• **TO DO**:
Copy the entries below word for word, everything from the line containing "How far is the beige" down to the line containing "right=233, bottom=147), cabinet", including both of those lines.

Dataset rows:
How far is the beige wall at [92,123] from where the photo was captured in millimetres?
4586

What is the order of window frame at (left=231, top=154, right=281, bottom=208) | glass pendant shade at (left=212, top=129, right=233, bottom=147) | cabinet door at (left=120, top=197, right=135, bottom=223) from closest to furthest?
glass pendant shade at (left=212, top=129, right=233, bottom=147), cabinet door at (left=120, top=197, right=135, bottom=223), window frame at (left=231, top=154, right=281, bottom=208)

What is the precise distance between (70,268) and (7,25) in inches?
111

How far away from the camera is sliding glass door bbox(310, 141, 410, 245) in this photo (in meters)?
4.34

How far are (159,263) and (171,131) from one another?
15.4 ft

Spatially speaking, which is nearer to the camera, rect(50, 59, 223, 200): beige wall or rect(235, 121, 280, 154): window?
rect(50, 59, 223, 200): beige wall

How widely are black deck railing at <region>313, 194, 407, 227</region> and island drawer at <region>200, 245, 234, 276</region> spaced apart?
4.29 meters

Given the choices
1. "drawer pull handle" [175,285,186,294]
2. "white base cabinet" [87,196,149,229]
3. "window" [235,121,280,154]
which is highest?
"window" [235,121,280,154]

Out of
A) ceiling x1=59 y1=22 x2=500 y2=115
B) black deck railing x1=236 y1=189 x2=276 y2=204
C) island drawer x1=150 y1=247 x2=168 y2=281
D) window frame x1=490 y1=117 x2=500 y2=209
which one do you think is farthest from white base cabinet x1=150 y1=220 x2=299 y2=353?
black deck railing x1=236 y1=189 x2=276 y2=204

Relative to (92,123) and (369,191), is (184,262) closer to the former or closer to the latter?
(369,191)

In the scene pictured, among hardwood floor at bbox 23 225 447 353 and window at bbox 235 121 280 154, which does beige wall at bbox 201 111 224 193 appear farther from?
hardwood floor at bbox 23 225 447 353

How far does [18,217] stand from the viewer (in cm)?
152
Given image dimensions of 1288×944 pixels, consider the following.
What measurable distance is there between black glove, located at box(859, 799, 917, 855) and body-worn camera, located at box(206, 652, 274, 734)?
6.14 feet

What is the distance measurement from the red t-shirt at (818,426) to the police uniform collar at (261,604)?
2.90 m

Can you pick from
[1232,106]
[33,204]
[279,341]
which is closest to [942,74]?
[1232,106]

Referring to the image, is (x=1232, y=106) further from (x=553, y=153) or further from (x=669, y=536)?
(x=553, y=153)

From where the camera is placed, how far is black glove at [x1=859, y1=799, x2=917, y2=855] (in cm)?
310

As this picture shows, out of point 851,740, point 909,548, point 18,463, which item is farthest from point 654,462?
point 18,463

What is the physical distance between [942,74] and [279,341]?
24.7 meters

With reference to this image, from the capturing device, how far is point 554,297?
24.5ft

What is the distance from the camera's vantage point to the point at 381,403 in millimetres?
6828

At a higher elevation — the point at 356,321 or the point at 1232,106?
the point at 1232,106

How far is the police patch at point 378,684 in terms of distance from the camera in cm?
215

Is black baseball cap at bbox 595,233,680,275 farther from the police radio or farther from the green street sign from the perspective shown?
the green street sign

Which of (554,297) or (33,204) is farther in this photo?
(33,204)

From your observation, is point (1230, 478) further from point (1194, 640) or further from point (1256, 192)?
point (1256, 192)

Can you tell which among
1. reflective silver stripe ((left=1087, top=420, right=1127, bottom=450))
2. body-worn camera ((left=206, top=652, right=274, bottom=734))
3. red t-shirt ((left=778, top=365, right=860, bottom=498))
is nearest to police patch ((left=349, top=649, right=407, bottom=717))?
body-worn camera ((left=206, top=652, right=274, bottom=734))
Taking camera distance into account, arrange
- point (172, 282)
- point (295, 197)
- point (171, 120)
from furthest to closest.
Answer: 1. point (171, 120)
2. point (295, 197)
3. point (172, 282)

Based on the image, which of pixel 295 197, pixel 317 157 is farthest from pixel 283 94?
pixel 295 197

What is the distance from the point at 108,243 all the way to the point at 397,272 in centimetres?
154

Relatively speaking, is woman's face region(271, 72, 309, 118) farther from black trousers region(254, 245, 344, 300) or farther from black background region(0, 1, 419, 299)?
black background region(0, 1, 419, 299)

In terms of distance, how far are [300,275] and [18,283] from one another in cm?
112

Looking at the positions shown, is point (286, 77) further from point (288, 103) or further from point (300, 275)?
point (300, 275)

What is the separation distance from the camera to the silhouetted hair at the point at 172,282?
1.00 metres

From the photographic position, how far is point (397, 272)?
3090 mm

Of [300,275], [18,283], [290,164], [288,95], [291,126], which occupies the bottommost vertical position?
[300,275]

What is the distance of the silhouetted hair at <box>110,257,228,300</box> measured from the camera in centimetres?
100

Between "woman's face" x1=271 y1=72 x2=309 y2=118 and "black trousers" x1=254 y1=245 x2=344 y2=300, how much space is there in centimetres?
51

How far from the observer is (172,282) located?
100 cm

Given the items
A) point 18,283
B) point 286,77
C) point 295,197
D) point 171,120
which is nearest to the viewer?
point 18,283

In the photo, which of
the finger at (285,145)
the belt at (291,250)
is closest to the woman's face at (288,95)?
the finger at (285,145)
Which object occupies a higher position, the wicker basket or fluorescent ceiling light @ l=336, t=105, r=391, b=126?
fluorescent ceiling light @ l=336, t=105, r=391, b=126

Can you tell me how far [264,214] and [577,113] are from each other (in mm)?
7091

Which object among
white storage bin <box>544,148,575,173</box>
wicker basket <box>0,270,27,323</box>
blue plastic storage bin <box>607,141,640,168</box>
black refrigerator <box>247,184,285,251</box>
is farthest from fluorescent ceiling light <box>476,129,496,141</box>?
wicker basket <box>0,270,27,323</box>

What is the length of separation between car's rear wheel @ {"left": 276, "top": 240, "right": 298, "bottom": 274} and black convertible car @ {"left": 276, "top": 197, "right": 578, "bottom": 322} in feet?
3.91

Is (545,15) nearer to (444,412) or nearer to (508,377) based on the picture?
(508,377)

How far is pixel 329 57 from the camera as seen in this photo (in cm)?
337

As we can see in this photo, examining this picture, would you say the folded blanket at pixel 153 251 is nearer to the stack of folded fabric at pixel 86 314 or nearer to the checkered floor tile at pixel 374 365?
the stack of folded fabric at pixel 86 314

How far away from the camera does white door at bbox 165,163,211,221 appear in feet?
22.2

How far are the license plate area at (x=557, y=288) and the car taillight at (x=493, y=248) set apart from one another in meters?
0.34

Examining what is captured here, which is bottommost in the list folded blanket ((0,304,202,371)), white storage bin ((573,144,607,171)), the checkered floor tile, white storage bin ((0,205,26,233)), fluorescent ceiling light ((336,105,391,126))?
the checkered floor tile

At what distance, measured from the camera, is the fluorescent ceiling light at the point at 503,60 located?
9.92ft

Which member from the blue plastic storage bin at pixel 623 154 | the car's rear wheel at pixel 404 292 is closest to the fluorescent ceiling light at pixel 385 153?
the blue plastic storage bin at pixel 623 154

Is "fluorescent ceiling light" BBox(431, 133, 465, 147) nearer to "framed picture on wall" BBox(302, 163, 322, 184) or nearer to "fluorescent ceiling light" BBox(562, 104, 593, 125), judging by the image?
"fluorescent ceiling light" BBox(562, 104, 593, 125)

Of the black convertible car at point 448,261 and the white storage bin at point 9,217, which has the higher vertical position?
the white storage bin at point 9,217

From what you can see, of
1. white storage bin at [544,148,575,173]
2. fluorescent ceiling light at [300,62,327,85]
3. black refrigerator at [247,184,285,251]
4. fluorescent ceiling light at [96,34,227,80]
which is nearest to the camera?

* * *

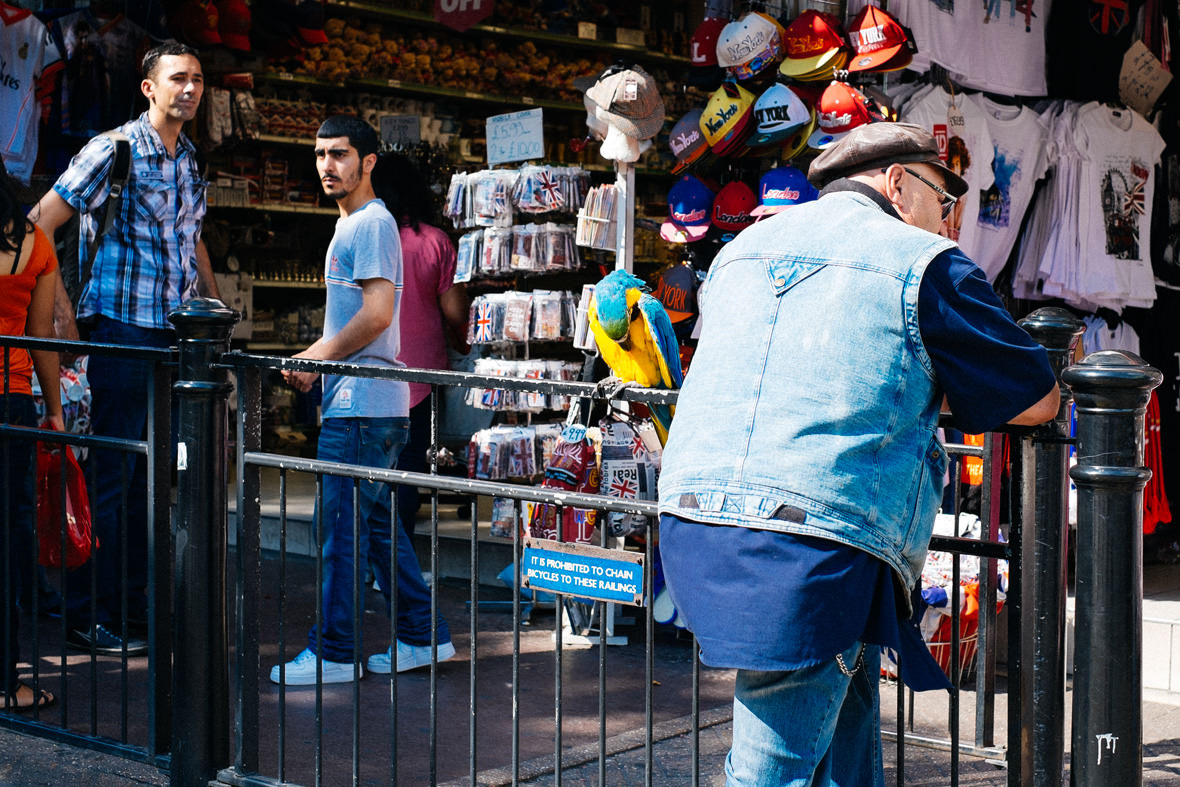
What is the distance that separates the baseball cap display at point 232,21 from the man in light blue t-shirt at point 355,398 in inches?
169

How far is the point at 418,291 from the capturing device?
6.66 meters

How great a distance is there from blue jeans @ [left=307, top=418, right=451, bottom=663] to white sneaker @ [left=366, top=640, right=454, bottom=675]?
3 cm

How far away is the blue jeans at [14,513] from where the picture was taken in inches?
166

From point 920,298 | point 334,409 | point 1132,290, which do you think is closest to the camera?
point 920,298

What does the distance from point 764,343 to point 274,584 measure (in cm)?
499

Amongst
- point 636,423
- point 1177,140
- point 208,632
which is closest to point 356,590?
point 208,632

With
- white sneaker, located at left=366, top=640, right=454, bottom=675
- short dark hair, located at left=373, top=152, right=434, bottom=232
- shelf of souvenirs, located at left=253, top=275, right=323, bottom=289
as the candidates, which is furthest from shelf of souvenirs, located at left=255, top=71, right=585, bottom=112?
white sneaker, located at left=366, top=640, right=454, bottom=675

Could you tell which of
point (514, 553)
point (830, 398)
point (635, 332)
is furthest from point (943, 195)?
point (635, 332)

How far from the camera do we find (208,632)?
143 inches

• **FINISHED EXERCISE**:
How far is the beige wall at [92,123] from where the photo was captured in millimetres?
4586

What is the order of window frame at (left=231, top=154, right=281, bottom=208) | glass pendant shade at (left=212, top=129, right=233, bottom=147) | cabinet door at (left=120, top=197, right=135, bottom=223) from closest to furthest?
glass pendant shade at (left=212, top=129, right=233, bottom=147), cabinet door at (left=120, top=197, right=135, bottom=223), window frame at (left=231, top=154, right=281, bottom=208)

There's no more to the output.